A Saint-Fons, petite commune de la métropole de Lyon, Chafia Zehmoul, cheffe de file de la liste “100% Citoyens”, et plusieurs de ses co-listiers ont contracté le Covid-19. Plusieurs de ces derniers sont d’ailleurs à l’hôpital, renseigne Me Banbanaste, l’avocat de la candidate. “La question se pose de savoir dans quelles conditions s’est passé le premier tour, mais aussi la campagne en amont”, pose-t-il. Pendant deux ou trois semaines précédents le vote, les équipes de Chafia Zehmoul et elle-même ont enchaîné les porte à porte. “Ca a forcément contribué à contaminer et à être contaminé”, suppose l’avocat. “Pourquoi on a laissé continuer ça?”, se demande-t-il, en étudiant les possibles suites judiciaires possibles.

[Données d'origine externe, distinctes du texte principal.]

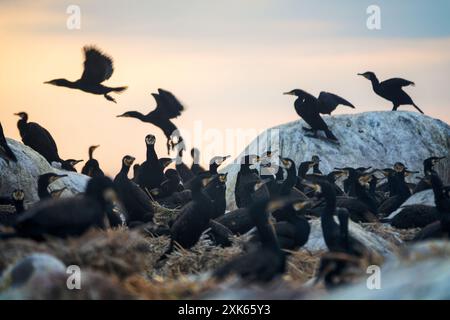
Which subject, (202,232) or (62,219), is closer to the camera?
(62,219)

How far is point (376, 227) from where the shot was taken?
49.3 feet

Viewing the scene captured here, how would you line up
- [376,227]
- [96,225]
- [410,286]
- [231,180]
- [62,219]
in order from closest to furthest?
[410,286]
[62,219]
[96,225]
[376,227]
[231,180]

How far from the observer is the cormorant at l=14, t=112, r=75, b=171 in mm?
20000

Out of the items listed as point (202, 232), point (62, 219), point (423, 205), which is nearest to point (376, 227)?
point (423, 205)

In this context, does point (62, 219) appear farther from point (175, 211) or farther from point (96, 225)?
point (175, 211)

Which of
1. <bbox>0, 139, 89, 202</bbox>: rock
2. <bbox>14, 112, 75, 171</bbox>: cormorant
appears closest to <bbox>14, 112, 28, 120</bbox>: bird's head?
<bbox>14, 112, 75, 171</bbox>: cormorant

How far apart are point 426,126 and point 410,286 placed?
45.8ft

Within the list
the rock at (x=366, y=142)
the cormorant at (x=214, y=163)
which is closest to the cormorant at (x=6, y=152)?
the cormorant at (x=214, y=163)

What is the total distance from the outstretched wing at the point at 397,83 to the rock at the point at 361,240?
9.42 m

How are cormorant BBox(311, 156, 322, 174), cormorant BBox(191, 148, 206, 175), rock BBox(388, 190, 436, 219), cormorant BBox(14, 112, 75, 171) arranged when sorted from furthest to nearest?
cormorant BBox(191, 148, 206, 175) < cormorant BBox(14, 112, 75, 171) < cormorant BBox(311, 156, 322, 174) < rock BBox(388, 190, 436, 219)

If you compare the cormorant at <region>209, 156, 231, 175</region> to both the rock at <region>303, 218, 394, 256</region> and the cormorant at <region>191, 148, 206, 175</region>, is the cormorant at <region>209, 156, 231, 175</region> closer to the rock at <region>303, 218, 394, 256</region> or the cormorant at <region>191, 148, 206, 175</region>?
the cormorant at <region>191, 148, 206, 175</region>

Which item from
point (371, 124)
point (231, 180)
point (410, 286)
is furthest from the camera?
point (371, 124)

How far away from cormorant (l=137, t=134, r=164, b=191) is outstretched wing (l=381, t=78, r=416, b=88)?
208 inches
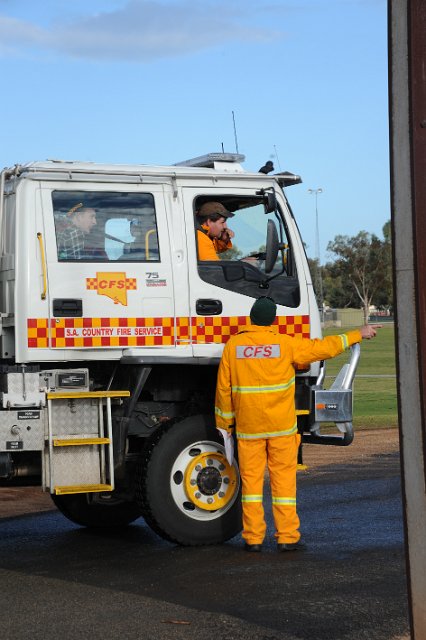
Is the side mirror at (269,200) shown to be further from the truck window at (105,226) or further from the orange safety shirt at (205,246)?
the truck window at (105,226)

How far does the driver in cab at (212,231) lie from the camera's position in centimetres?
969

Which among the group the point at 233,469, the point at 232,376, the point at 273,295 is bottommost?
the point at 233,469

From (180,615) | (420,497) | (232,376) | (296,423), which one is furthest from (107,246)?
(420,497)

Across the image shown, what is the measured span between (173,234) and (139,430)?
1592 mm

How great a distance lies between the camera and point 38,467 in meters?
9.21

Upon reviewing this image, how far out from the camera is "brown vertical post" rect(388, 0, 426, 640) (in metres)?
4.81

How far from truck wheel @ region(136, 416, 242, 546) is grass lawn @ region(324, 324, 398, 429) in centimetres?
1031

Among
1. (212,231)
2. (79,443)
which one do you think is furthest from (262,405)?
(212,231)

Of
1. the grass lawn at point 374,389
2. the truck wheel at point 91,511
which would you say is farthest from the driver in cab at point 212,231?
the grass lawn at point 374,389

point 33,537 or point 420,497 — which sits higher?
point 420,497

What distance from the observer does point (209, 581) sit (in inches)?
308

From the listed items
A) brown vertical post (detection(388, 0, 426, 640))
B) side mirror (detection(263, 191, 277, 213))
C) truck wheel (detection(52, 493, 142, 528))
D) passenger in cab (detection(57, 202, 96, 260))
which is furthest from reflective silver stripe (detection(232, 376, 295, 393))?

Le Premier ministre et le ministre de la Santé poursuivis ?


Pour Me Petetin, avocat de Jeunes Médecins, la décision de reporter les élections est un pouvoir dans les mains du président de la République, mais aussi du Premier Ministre. “Dans des circonstances exceptionnelles, comme celles que nous connaissons actuellement, il dispose d’un pouvoir élargi, et peut prendre des mesures qui relèvent d’une autre autorité que la sienne”, renseigne l’avocat. A l'occasion du recours de Jeunes Médecins au Conseil d'Etat, le juge administratif a rappelé que le Premier ministre dispose de pouvoirs étendus en cas de circonstances exceptionnelles.

Quant à la responsabilité pénale, impossible de poursuivre le président: “il est immunisé pour tous les actes qu’il prend, mais aussi ceux qu’ils ne prend pas”, renseigne Me Petetin. Les autres autorités ne bénéficient pas de cette impunité. Ainsi, le Premier ministre, ainsi que le ministre de la Santé “dans une certaine mesure”, pourraient être pénalement responsables de ne pas avoir empêché la tenue de cet événement qui présentait “des risques importants pour la santé publique”.

“Les médecins étaient plutôt unanimes pour dire que les élections représentaient un risque. En s’abstenant de les reporter, il y a eu mise en danger de la population française”, commente Me Petetin, qui considère que la mise en danger d’autrui et l'abstention volontaire de prendre des mesures propres à couvrir un risque pourraient être invoqués.